Fokus pada bencana likuifaksi yang terjadi khususnya yang terkena dampak
paling besar yaitu daerah Petobo dan daerah Balaroa, likuifaksi adalah peristiwa
dimana berubahnya prilaku tanah pasir lepas jenuh air akibat meningkatnya
tekanan air pori yang disebabkan rapid load atau cyclic load. Daerah Petobo
mengalami pergeseran tanah yang diakibatkan likuifaksi sepanjang 2.20 km dan
kerusakan yang terjadi meliputi area sekitar 158 Ha dan keliling 6.58 km.
Tujuan dari tesis ini adalah untuk melakukan rekonstruksi kejadian likuifaksi yang
menyebabkan pergeseran tanah hingga ratusan meter. Metode analisis untuk
merekonstruksi kejadian tersebut menggunakan metode numerik beda hingga
dengan program bantu Flac2D. Input Motion sebagai data utama selain data tanah
diperoleh dari hasi pencatatan BMKG-JICA dan kemudian dilakukan dekonvolusi
hingga dasar model menggunakan program bantu Deep Soil. Input Motion hasil
dekonfolusi digunakan sebagai data masukan pada program Flac2D untuk
mensimulasikan kondisi tanah saat terjadi gempa.

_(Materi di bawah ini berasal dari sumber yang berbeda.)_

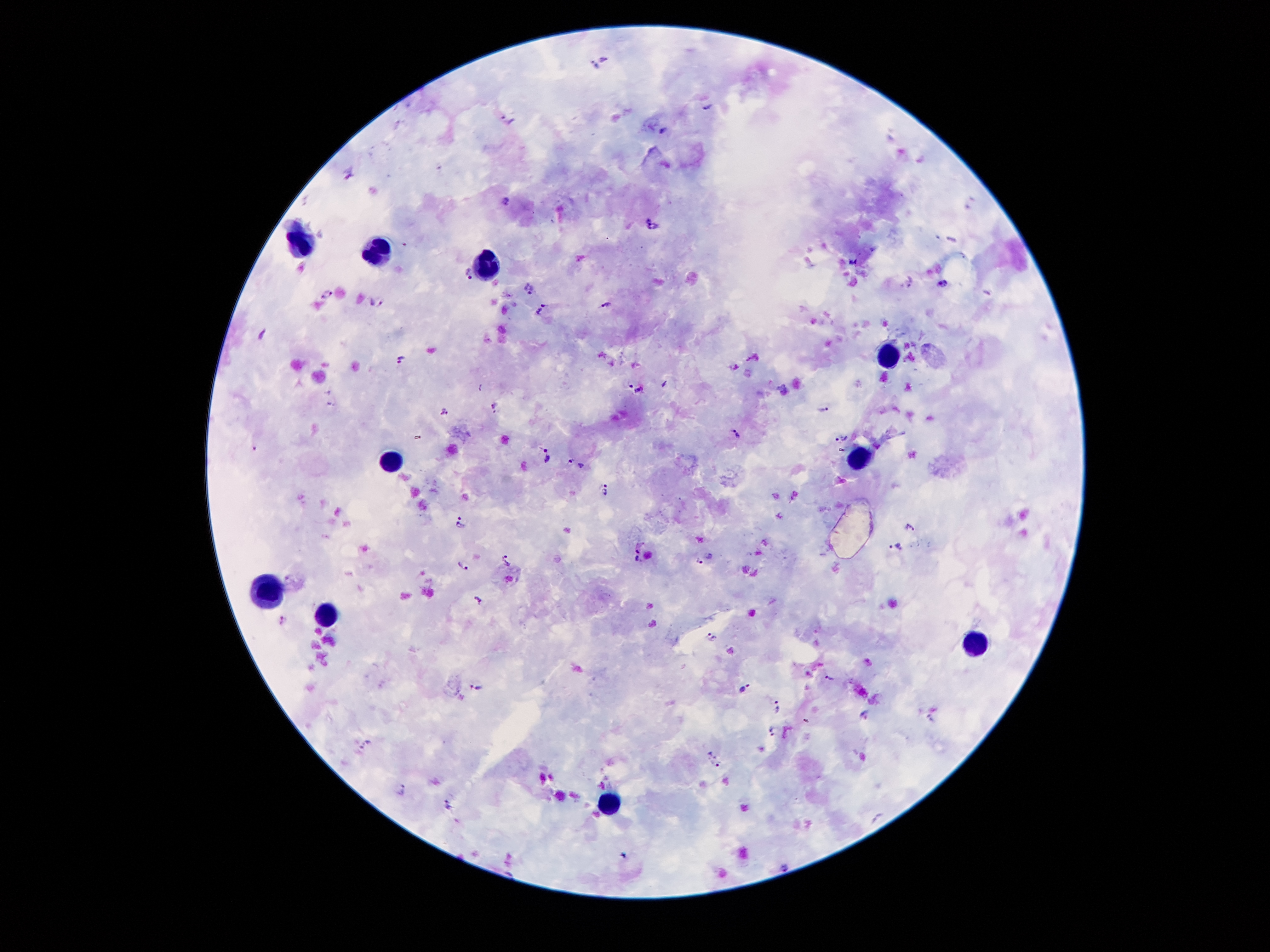
malaria_parasite_locations: 'approximate centers as {x, y} in pixels: {604, 59}, {594, 66}, {708, 106}, {507, 119}, {663, 131}, {351, 172}, {505, 200}, {654, 225}, {853, 260}, {302, 268}, {468, 274}, {943, 285}, {528, 288}, {327, 294}, {375, 302}, {606, 303}, {541, 309}, {263, 330}, {753, 358}, {401, 360}, {734, 367}, {629, 384}, {482, 387}, {639, 391}, {494, 406}, {823, 408}, {444, 409}, {737, 432}, {844, 439}, {255, 447}, {547, 457}, {570, 462}, {582, 466}, {605, 489}, {459, 523}, {910, 524}, {638, 546}, {897, 547}, {507, 559}, {638, 561}, {700, 561}, {462, 563}, {286, 578}, {479, 597}, {282, 620}, {711, 637}, {829, 677}, {477, 687}, {743, 689}, {777, 708}, {864, 713}, {806, 720}, {771, 728}, {366, 745}, {714, 761}, {400, 788}, {450, 804}, {784, 864}'
preparation: thick blood smear
capture: smartphone camera through the microscope eyepiece
leukocyte_locations: 'approximate centers as {x, y} in pixels: {298, 245}, {377, 250}, {486, 260}, {891, 350}, {856, 456}, {391, 458}, {264, 586}, {326, 619}, {975, 642}, {610, 801}'
patient_malaria_status: positive for Plasmodium falciparum
stain: Giemsa
magnification: 100x
field_of_view: single
image_size: 1270×952 pixels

Berdasarkan hasil analisis rekonstruksi yang telah dilakukan diketahui bahwa
pergeseran tanah selama durasi gempa hanya mencapai 4 m. Kemudian setelah itu
dilakukan analisis post earthquake untuk mensimulasikan pengaruh excess pore
pressure selama kondisi statik. Pemodelan statik ini dilakukan dengan mereduksi
nilai kekakuan tanah relatif terhadap nilai Ru yang terbentuk selama durasi
gempa. Dari hasil analisis ini didapat besaran pergeseran tanah mencapai lebih
dari 100 m.
Hasil analisis menunjukan bahwa pergeseran tanah yang besar tidak terjadi selama
durasi gempa, melainkan terjadi saat gempa selesai. Pada kondisi tersebut, akibat
excess pore pressure yang terbentuk selama durasi gempa belum terdisipasi
sehingga kekakuan tanah tereduksi hingga mencapai nol akibat nilai Ru yang
mencapai 1.0 dan menyebabkan tanah kehilangan kekakuan dan mengalami phase
transformation dari solid menjadi liquid.